> [TEXT EXCERPT]

- - -

The trial judge erred in retroactively striking the summary exhibits and then gauging the jury's performance on the fictive basis that the summary evidence was not before it. Although acceptable in the context of a motion for new trial, see Montgomery Ward & Co. v. Duncan, 311 U.S. 243, 61 S.Ct. 189, 85 L.Ed. 147 (1940), this methodology is not appropriate in connection with a motion for judgment n.o.v. In this regard, we agree with the holding of our colleagues of the Eighth Circuit in Midcontinent Broadcast Co. v. North Central Air, Inc., 471 F.2d 357, 358 (8th Cir.1973), declaring:

15

Although the trial court found insufficient evidence to sustain the verdict, it did so only after excluding plaintiff's expert testimony which had been presented to the jury. This was error. In ruling on the sufficiency of evidence the trial court must take the record as presented to the jury and cannot enter judgment on a record altered by the elimination of incompetent evidence.

- - -

> [RAW DATA]
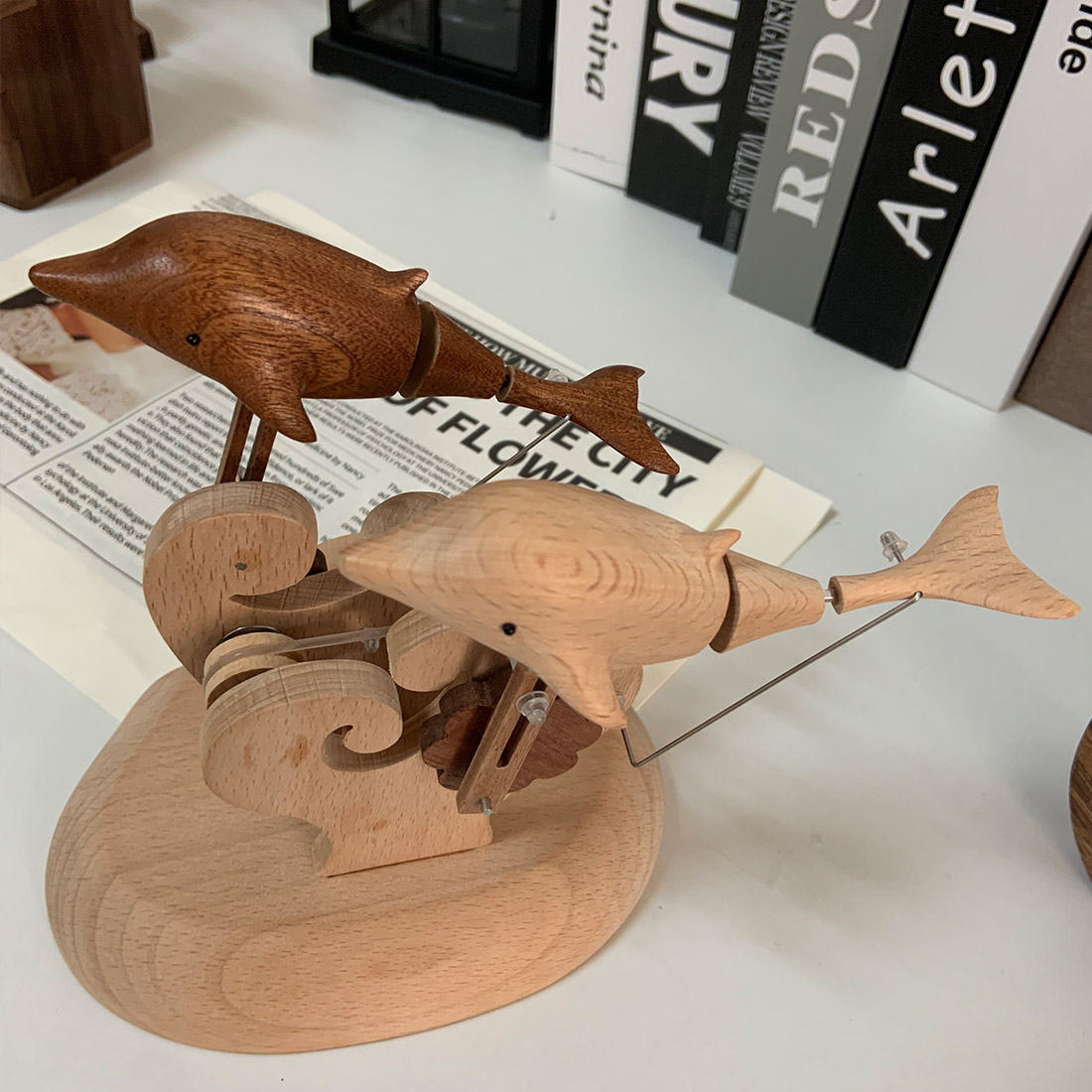 Handcarved Wooden Dolphin Automata Mechanical Sculpture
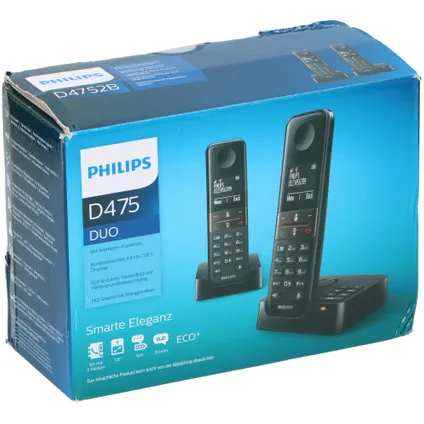 Philips Téléphone DECT D4752B sans fil - écran de 4,6 cm - 2 combinés - plug-and-play 3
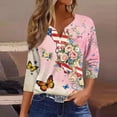 thumbnail image 1 of 4th of July Outfits for Women V-Neck Henley Patriotic Tops Short Sleeve Summer USA T-Shirt, 1 of 6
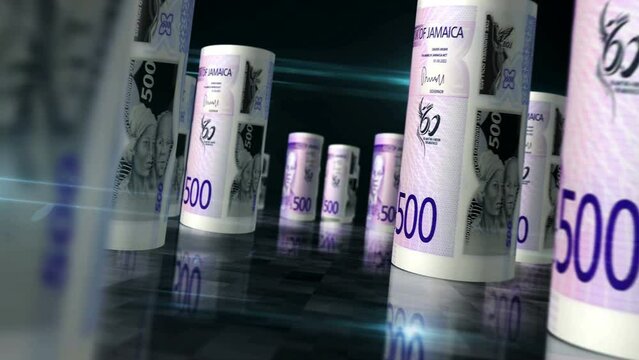 Jamaica money Jamaican Dollar rolls loop 3d animation. Money on the table. Seamless and loopable abstract concept of economy, finance, business and recession. Camera between JMD rolled banknotes.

- - -

> [WHAT THE TASK REQUIRES] From the court opinion excerpt, list every reporter citation in volume-reporter-page form, such as "311 U.S. 243".

> [OUTPUT FOR THIS TASK]
311 U.S. 243
61 S.Ct. 189
85 L.Ed. 147
471 F.2d 357